**Task instructions**
Find the line that contains "How would you" in the entries below. Output it and each later line exactly, and nothing else.

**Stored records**
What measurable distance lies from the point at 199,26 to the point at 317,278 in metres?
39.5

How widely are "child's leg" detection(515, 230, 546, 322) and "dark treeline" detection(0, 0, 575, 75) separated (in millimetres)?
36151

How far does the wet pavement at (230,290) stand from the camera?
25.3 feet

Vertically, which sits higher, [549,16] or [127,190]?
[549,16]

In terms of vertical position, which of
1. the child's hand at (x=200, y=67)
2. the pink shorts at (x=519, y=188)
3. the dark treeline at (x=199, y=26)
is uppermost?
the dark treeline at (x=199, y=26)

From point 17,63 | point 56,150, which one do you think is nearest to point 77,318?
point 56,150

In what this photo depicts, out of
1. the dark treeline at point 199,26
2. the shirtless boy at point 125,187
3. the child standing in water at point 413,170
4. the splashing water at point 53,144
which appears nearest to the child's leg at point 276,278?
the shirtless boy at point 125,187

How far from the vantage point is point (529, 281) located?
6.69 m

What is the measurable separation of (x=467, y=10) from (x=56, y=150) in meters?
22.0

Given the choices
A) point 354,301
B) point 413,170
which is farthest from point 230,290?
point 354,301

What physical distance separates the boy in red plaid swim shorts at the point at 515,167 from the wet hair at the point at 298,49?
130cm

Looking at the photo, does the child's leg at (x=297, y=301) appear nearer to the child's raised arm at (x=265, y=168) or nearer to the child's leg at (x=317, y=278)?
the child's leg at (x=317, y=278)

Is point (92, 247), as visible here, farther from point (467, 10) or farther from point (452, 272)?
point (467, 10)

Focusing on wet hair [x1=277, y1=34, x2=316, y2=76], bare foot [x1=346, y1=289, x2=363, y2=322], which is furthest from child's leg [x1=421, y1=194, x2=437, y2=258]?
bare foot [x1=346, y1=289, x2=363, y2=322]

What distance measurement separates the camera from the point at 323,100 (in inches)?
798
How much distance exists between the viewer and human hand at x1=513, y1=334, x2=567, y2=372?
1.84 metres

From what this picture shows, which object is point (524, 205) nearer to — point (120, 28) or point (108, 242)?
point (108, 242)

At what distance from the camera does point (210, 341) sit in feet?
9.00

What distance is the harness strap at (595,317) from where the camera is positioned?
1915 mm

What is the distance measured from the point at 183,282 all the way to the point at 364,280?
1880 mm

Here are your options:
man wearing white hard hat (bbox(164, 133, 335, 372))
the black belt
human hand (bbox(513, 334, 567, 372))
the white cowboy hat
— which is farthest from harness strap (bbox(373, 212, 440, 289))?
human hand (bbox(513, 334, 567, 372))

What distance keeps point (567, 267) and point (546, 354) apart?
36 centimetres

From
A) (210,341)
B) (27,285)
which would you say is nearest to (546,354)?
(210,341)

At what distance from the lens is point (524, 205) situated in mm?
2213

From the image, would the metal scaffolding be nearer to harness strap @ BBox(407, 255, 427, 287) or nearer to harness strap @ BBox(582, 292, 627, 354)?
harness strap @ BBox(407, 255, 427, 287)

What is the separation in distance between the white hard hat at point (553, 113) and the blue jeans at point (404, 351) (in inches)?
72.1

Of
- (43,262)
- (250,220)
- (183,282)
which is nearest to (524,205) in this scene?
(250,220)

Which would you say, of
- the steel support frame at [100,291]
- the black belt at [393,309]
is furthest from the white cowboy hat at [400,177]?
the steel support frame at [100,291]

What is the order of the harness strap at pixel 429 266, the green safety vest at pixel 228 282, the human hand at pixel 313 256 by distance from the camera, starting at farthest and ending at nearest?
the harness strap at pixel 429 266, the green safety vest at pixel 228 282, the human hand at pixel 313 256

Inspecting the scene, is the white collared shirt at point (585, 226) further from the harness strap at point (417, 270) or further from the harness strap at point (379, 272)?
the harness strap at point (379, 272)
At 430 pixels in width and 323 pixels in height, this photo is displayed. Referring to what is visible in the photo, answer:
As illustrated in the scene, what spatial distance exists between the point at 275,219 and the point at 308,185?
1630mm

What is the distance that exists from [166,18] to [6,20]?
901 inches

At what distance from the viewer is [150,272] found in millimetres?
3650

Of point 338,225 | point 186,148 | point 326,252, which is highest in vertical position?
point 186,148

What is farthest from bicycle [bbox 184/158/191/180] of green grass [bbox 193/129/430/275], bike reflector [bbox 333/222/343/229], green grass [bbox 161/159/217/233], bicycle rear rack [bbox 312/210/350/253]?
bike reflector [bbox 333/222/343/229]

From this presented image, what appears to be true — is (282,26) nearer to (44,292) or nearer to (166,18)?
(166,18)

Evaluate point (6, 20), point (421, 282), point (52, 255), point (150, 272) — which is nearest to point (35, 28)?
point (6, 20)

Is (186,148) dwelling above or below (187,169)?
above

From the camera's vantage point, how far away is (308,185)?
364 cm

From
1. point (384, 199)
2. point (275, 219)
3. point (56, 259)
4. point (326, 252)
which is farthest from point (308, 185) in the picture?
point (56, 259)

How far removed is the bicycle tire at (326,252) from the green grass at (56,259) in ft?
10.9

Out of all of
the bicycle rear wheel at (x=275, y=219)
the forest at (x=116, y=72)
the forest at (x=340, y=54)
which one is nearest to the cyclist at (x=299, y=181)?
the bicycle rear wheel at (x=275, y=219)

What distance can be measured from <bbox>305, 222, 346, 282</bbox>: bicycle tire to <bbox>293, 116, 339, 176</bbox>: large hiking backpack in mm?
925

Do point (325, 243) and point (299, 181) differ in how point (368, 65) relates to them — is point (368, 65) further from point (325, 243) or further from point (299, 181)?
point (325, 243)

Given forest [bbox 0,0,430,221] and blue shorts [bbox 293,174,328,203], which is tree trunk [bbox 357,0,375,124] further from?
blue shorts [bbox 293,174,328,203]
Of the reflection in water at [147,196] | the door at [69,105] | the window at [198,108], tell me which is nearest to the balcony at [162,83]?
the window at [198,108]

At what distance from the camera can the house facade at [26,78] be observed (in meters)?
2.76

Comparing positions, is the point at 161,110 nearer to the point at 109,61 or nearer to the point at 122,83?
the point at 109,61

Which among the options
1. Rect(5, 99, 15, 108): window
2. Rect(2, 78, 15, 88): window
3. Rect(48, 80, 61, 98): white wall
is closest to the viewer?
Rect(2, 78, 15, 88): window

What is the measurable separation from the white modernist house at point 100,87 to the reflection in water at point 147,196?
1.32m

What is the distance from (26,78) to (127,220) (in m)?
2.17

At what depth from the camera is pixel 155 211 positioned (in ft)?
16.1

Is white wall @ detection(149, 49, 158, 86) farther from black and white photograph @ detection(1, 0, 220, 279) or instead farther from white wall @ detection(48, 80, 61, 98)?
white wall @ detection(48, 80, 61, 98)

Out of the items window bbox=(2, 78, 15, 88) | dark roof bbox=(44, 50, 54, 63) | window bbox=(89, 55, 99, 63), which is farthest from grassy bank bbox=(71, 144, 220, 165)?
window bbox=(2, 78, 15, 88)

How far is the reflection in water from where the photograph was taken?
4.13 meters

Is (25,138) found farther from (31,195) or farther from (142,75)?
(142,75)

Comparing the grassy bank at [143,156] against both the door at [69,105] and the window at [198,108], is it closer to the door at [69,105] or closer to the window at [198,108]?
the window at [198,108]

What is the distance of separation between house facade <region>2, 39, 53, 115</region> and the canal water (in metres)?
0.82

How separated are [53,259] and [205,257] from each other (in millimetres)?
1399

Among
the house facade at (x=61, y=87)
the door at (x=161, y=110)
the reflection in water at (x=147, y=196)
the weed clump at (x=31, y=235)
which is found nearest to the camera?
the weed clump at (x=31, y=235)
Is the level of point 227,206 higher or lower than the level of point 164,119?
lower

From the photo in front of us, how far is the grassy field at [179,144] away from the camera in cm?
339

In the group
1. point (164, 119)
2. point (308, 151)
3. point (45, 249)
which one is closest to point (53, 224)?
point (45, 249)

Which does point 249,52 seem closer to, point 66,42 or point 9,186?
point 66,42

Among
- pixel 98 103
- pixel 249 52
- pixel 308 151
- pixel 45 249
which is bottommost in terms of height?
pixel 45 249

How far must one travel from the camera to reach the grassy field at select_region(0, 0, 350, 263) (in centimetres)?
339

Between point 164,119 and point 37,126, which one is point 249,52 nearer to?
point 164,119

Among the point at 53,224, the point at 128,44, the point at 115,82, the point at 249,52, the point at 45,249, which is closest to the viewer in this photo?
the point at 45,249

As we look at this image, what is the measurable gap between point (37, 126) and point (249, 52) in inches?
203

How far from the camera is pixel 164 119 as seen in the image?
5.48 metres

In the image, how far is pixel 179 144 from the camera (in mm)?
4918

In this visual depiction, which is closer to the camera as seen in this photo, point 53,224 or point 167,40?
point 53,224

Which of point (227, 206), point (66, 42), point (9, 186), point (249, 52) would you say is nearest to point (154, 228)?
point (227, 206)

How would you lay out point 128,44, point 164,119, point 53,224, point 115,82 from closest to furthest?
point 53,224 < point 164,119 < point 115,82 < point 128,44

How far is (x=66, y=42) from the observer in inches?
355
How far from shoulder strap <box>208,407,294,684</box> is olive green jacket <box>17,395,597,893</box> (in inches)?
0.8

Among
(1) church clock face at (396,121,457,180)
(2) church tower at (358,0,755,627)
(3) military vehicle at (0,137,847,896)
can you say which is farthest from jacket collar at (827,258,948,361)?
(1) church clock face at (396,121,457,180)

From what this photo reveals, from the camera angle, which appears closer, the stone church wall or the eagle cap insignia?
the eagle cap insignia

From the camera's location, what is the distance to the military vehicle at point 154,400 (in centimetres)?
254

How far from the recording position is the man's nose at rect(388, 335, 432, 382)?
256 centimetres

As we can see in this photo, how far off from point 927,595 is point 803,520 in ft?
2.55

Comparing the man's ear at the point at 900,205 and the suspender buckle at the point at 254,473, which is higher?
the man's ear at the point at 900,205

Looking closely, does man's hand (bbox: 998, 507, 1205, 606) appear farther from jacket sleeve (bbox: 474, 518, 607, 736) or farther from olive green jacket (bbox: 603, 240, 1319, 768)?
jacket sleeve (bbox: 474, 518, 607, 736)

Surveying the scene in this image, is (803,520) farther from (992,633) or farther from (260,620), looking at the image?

**Full response**
How would you lay out point 128,44, point 164,119, point 53,224, point 115,82 from closest to furthest?
point 53,224 < point 164,119 < point 115,82 < point 128,44

How far is (x=66, y=42) from the observer in inches?
355
How far from shoulder strap <box>208,407,294,684</box> is olive green jacket <box>17,395,597,893</box> (in inches)?
0.8

Among
(1) church clock face at (396,121,457,180)
(2) church tower at (358,0,755,627)
(3) military vehicle at (0,137,847,896)
can you say which is farthest from jacket collar at (827,258,948,361)?
(1) church clock face at (396,121,457,180)

From what this photo reveals, from the camera angle, which appears closer, the stone church wall or the eagle cap insignia?
the eagle cap insignia

From the camera's location, what is the distance to the military vehicle at point 154,400 (in centimetres)?
254

How far from the recording position is the man's nose at rect(388, 335, 432, 382)?
256 centimetres

As we can see in this photo, how far off from point 927,595 is point 803,520 in ft?
2.55

Comparing the man's ear at the point at 900,205 and the suspender buckle at the point at 254,473, which is higher?
the man's ear at the point at 900,205

Looking closely, does man's hand (bbox: 998, 507, 1205, 606) appear farther from jacket sleeve (bbox: 474, 518, 607, 736) or farther from olive green jacket (bbox: 603, 240, 1319, 768)?
jacket sleeve (bbox: 474, 518, 607, 736)

Surveying the scene in this image, is (803,520) farther from (992,633) or farther from (260,620), looking at the image?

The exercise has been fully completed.